THE TASK: Copy each line of the data that has "code" in it.

#### GIVEN RECORDS

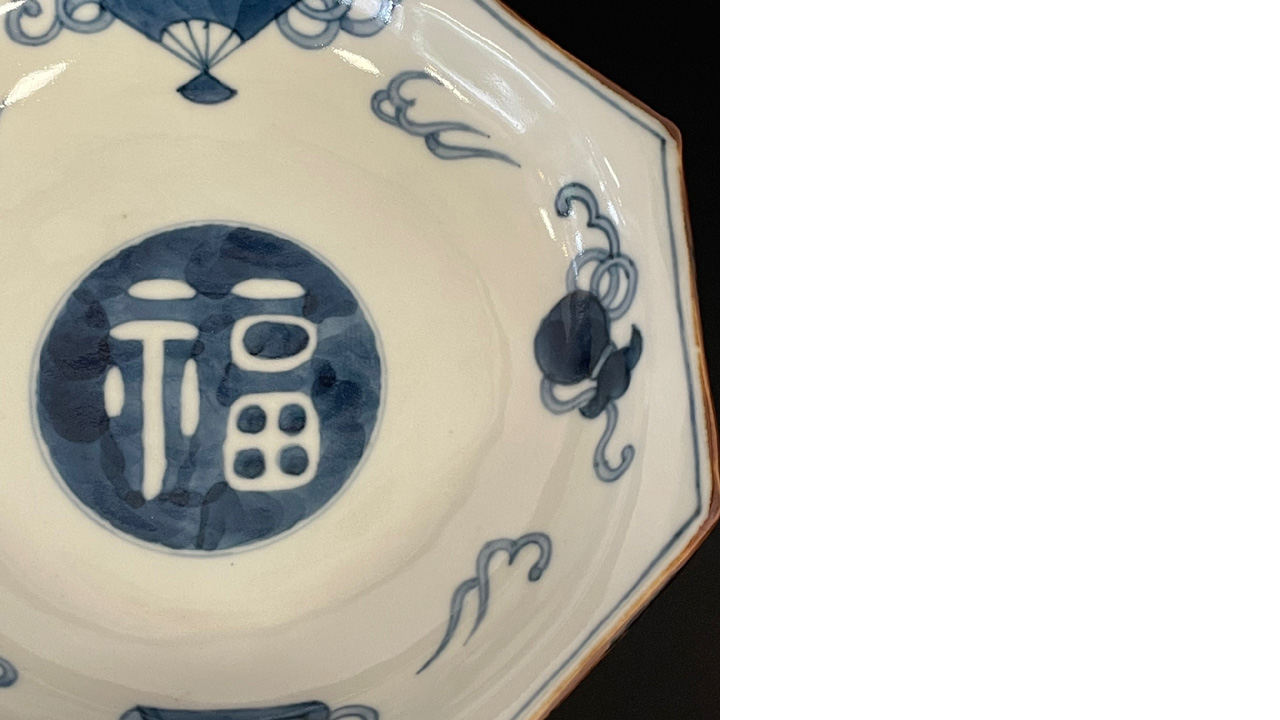

--- FILE ---
content_type: text/html
request_url: http://www.kokuryudo.com/2022060801%20%285%29a.php
body_size: 195
content:
<html>
<body topmargin="0" leftmargin="0" marginheight="0" marginwidth="0">

<img src="http://www.kokuryudo.com/2022060801%20%285%29a.jpg" width="720" height="720" />

</body>
</html>
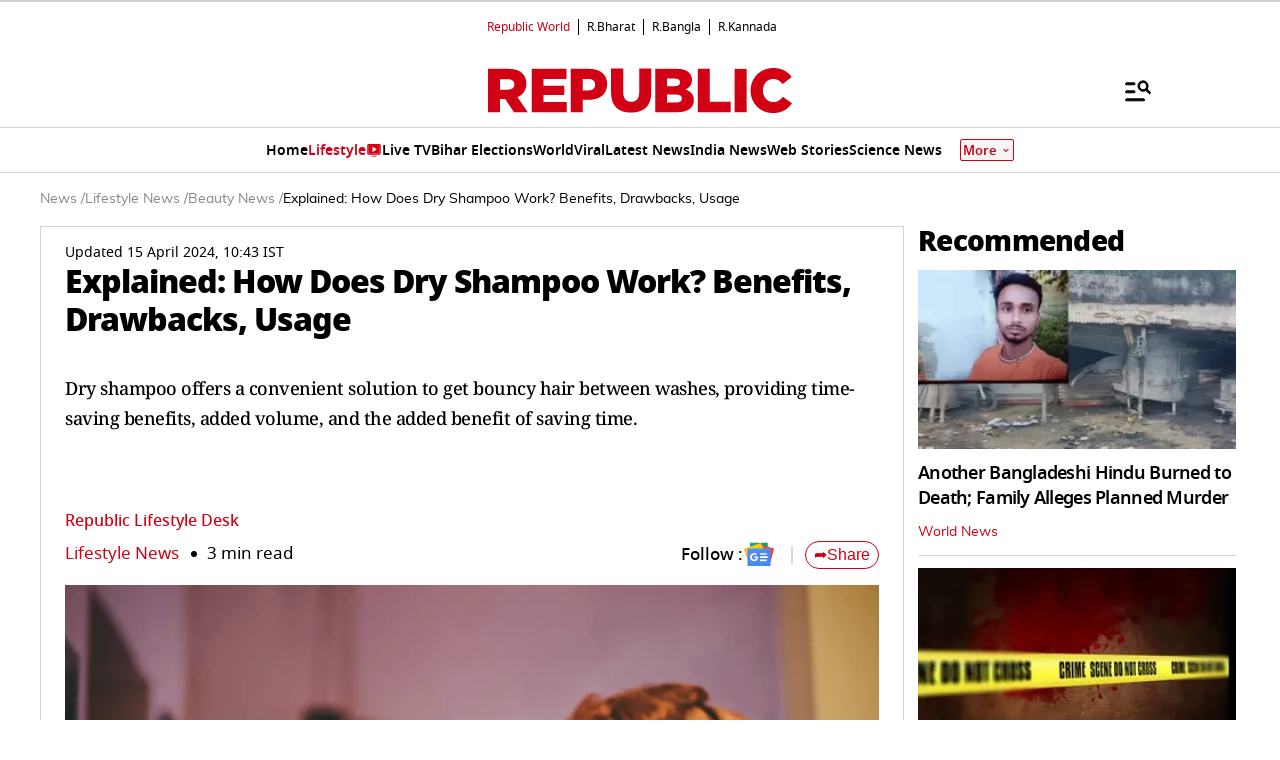

--- FILE ---
content_type: text/html; charset=utf-8
request_url: https://www.google.com/recaptcha/api2/aframe
body_size: 149
content:
<!DOCTYPE HTML><html><head><meta http-equiv="content-type" content="text/html; charset=UTF-8"></head><body><script nonce="htBleYnmnLXdCejnlB4cow">/** Anti-fraud and anti-abuse applications only. See google.com/recaptcha */ try{var clients={'sodar':'https://pagead2.googlesyndication.com/pagead/sodar?'};window.addEventListener("message",function(a){try{if(a.source===window.parent){var b=JSON.parse(a.data);var c=clients[b['id']];if(c){var d=document.createElement('img');d.src=c+b['params']+'&rc='+(localStorage.getItem("rc::a")?sessionStorage.getItem("rc::b"):"");window.document.body.appendChild(d);sessionStorage.setItem("rc::e",parseInt(sessionStorage.getItem("rc::e")||0)+1);localStorage.setItem("rc::h",'1769315111207');}}}catch(b){}});window.parent.postMessage("_grecaptcha_ready", "*");}catch(b){}</script></body></html>

--- FILE ---
content_type: application/javascript; charset=utf-8
request_url: https://fundingchoicesmessages.google.com/f/AGSKWxXGA0TJrRntjZPFbKbyObbrtQn-RPawGVDvFO5UML3kksa6z7YjqbNqtlkDotm6salM2nC4LUfTqCghP61vfG67D39AJrIEz6jwSxRdk_ppGET3N_6VrAsOSeKjHv5213tYlp8giFvQ-mZHgv1p_VtWC5lotEeMxduwpG9SUWhLcjgzcQim3HkZdhw8/_/ad-openx./js.ng/cat=/footer_ads__smartads_/showad_
body_size: -1291
content:
window['dce98c84-8223-44db-916b-36018f83f535'] = true;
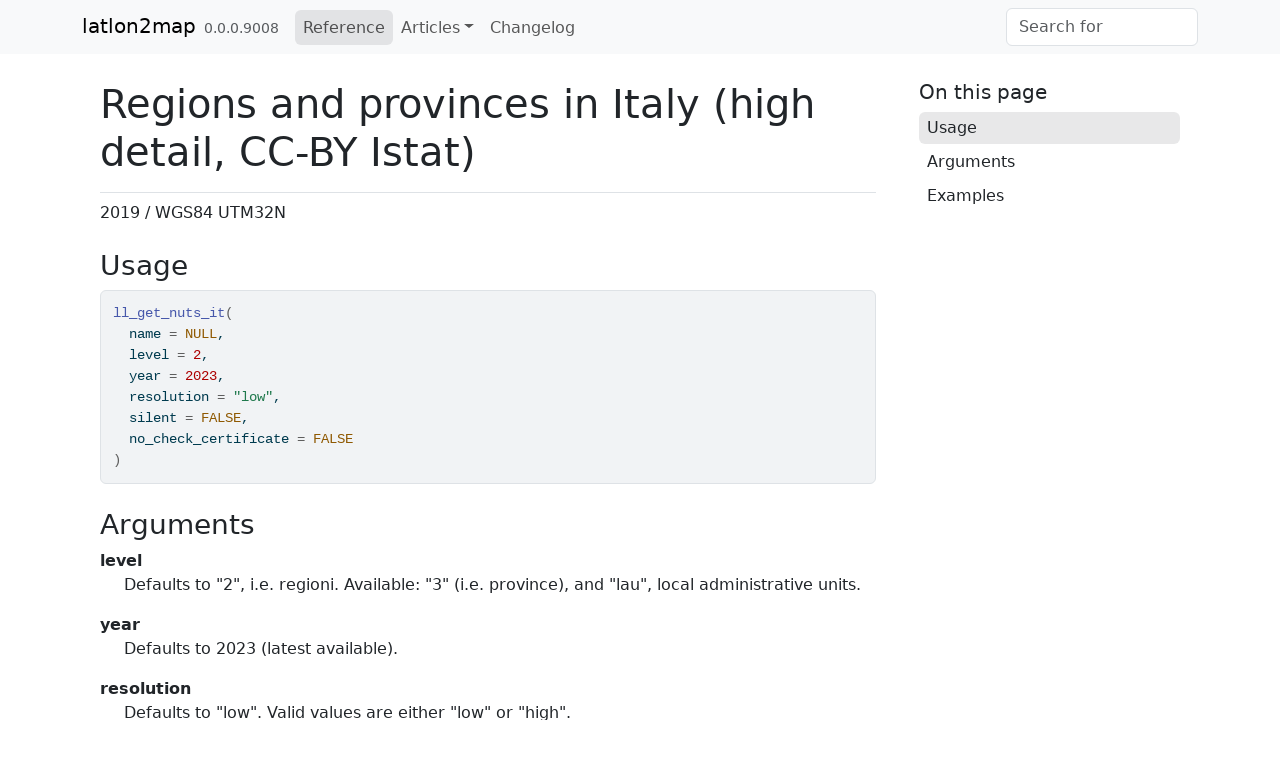

--- FILE ---
content_type: text/html; charset=utf-8
request_url: https://giocomai.github.io/latlon2map/reference/ll_get_nuts_it.html
body_size: 1941
content:
<!DOCTYPE html>
<!-- Generated by pkgdown: do not edit by hand --><html lang="en"><head><meta http-equiv="Content-Type" content="text/html; charset=UTF-8"><meta charset="utf-8"><meta http-equiv="X-UA-Compatible" content="IE=edge"><meta name="viewport" content="width=device-width, initial-scale=1, shrink-to-fit=no"><title>Regions and provinces in Italy (high detail, CC-BY Istat) — ll_get_nuts_it • latlon2map</title><script src="../deps/jquery-3.6.0/jquery-3.6.0.min.js"></script><meta name="viewport" content="width=device-width, initial-scale=1, shrink-to-fit=no"><link href="../deps/bootstrap-5.3.1/bootstrap.min.css" rel="stylesheet"><script src="../deps/bootstrap-5.3.1/bootstrap.bundle.min.js"></script><link href="../deps/font-awesome-6.4.2/css/all.min.css" rel="stylesheet"><link href="../deps/font-awesome-6.4.2/css/v4-shims.min.css" rel="stylesheet"><script src="../deps/headroom-0.11.0/headroom.min.js"></script><script src="../deps/headroom-0.11.0/jQuery.headroom.min.js"></script><script src="../deps/bootstrap-toc-1.0.1/bootstrap-toc.min.js"></script><script src="../deps/clipboard.js-2.0.11/clipboard.min.js"></script><script src="../deps/search-1.0.0/autocomplete.jquery.min.js"></script><script src="../deps/search-1.0.0/fuse.min.js"></script><script src="../deps/search-1.0.0/mark.min.js"></script><!-- pkgdown --><script src="../pkgdown.js"></script><meta property="og:title" content="Regions and provinces in Italy (high detail, CC-BY Istat) — ll_get_nuts_it"><meta name="description" content="2019 / WGS84 UTM32N"><meta property="og:description" content="2019 / WGS84 UTM32N"></head><body>
    <a href="#main" class="visually-hidden-focusable">Skip to contents</a>


    <nav class="navbar navbar-expand-lg fixed-top bg-light" data-bs-theme="light" aria-label="Site navigation"><div class="container">

    <a class="navbar-brand me-2" href="../index.html">latlon2map</a>

    <small class="nav-text text-muted me-auto" data-bs-toggle="tooltip" data-bs-placement="bottom" title="">0.0.0.9008</small>


    <button class="navbar-toggler" type="button" data-bs-toggle="collapse" data-bs-target="#navbar" aria-controls="navbar" aria-expanded="false" aria-label="Toggle navigation">
      <span class="navbar-toggler-icon"></span>
    </button>

    <div id="navbar" class="collapse navbar-collapse ms-3">
      <ul class="navbar-nav me-auto"><li class="active nav-item"><a class="nav-link" href="../reference/index.html">Reference</a></li>
<li class="nav-item dropdown">
  <button class="nav-link dropdown-toggle" type="button" id="dropdown-articles" data-bs-toggle="dropdown" aria-expanded="false" aria-haspopup="true">Articles</button>
  <ul class="dropdown-menu" aria-labelledby="dropdown-articles"><li><a class="dropdown-item" href="../articles/removing_the_boring.html">Removing the boring parts from geocomputation with European data</a></li>
  </ul></li>
<li class="nav-item"><a class="nav-link" href="../news/index.html">Changelog</a></li>
      </ul><ul class="navbar-nav"><li class="nav-item"><form class="form-inline" role="search">
 <input class="form-control" type="search" name="search-input" id="search-input" autocomplete="off" aria-label="Search site" placeholder="Search for" data-search-index="../search.json"></form></li>
      </ul></div>


  </div>
</nav><div class="container template-reference-topic">
<div class="row">
  <main id="main" class="col-md-9"><div class="page-header">

      <h1>Regions and provinces in Italy (high detail, CC-BY Istat)</h1>

      <div class="d-none name"><code>ll_get_nuts_it.Rd</code></div>
    </div>

    <div class="ref-description section level2">
    <p>2019 / WGS84 UTM32N</p>
    </div>

    <div class="section level2">
    <h2 id="ref-usage">Usage<a class="anchor" aria-label="anchor" href="#ref-usage"></a></h2>
    <div class="sourceCode"><pre class="sourceCode r"><code><span><span class="fu">ll_get_nuts_it</span><span class="op">(</span></span>
<span>  name <span class="op">=</span> <span class="cn">NULL</span>,</span>
<span>  level <span class="op">=</span> <span class="fl">2</span>,</span>
<span>  year <span class="op">=</span> <span class="fl">2023</span>,</span>
<span>  resolution <span class="op">=</span> <span class="st">"low"</span>,</span>
<span>  silent <span class="op">=</span> <span class="cn">FALSE</span>,</span>
<span>  no_check_certificate <span class="op">=</span> <span class="cn">FALSE</span></span>
<span><span class="op">)</span></span></code></pre></div>
    </div>

    <div class="section level2">
    <h2 id="arguments">Arguments<a class="anchor" aria-label="anchor" href="#arguments"></a></h2>


<dl><dt id="arg-level">level<a class="anchor" aria-label="anchor" href="#arg-level"></a></dt>
<dd><p>Defaults to "2", i.e. regioni. Available: "3" (i.e. province), and "lau", local administrative units.</p></dd>


<dt id="arg-year">year<a class="anchor" aria-label="anchor" href="#arg-year"></a></dt>
<dd><p>Defaults to 2023 (latest available).</p></dd>


<dt id="arg-resolution">resolution<a class="anchor" aria-label="anchor" href="#arg-resolution"></a></dt>
<dd><p>Defaults to "low". Valid values are either "low" or "high".</p></dd>


<dt id="arg-no-check-certificate">no_check_certificate<a class="anchor" aria-label="anchor" href="#arg-no-check-certificate"></a></dt>
<dd><p>Logical, defaults to FALSE. Enable only if certificate issues, and if you are aware of the security implications.</p></dd>

</dl></div>

    <div class="section level2">
    <h2 id="ref-examples">Examples<a class="anchor" aria-label="anchor" href="#ref-examples"></a></h2>
    <div class="sourceCode"><pre class="sourceCode r"><code><span class="r-in"><span><span class="fu"><a href="ll_set_folder.html">ll_set_folder</a></span><span class="op">(</span><span class="fu">fs</span><span class="fu">::</span><span class="fu"><a href="https://fs.r-lib.org/reference/path.html" class="external-link">path</a></span><span class="op">(</span><span class="fu">fs</span><span class="fu">::</span><span class="fu"><a href="https://fs.r-lib.org/reference/path_expand.html" class="external-link">path_home_r</a></span><span class="op">(</span><span class="op">)</span>, <span class="st">"R"</span><span class="op">)</span><span class="op">)</span></span></span>
<span class="r-out co"><span class="r-pr">#&gt;</span> /home/runner/R</span>
<span class="r-in"><span><span class="fu">ll_get_nuts_it</span><span class="op">(</span><span class="op">)</span></span></span>
<span class="r-err co"><span class="r-pr">#&gt;</span> <span class="error">Error in loadNamespace(x):</span> there is no package called ‘usethis’</span>
<span class="r-in"><span><span class="fu">ll_get_nuts_it</span><span class="op">(</span>name <span class="op">=</span> <span class="st">"Rimini"</span>, level <span class="op">=</span> <span class="fl">3</span><span class="op">)</span></span></span>
<span class="r-err co"><span class="r-pr">#&gt;</span> <span class="error">Error in loadNamespace(x):</span> there is no package called ‘usethis’</span>
</code></pre></div>
    </div>
  </main><aside class="col-md-3"><nav id="toc" aria-label="Table of contents"><h2>On this page</h2>
    </nav></aside></div>


    <footer><div class="pkgdown-footer-left">
  <p>Developed by Giorgio Comai.</p>
</div>

<div class="pkgdown-footer-right">
  <p>Site built with <a href="https://pkgdown.r-lib.org/" class="external-link">pkgdown</a> 2.1.1.</p>
</div>

    </footer></div>





  </body></html>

########

WRITTEN ANSWER:
      <div class="d-none name"><code>ll_get_nuts_it.Rd</code></div>
    <div class="sourceCode"><pre class="sourceCode r"><code><span><span class="fu">ll_get_nuts_it</span><span class="op">(</span></span>
<span><span class="op">)</span></span></code></pre></div>
    <div class="sourceCode"><pre class="sourceCode r"><code><span class="r-in"><span><span class="fu"><a href="ll_set_folder.html">ll_set_folder</a></span><span class="op">(</span><span class="fu">fs</span><span class="fu">::</span><span class="fu"><a href="https://fs.r-lib.org/reference/path.html" class="external-link">path</a></span><span class="op">(</span><span class="fu">fs</span><span class="fu">::</span><span class="fu"><a href="https://fs.r-lib.org/reference/path_expand.html" class="external-link">path_home_r</a></span><span class="op">(</span><span class="op">)</span>, <span class="st">"R"</span><span class="op">)</span><span class="op">)</span></span></span>
</code></pre></div>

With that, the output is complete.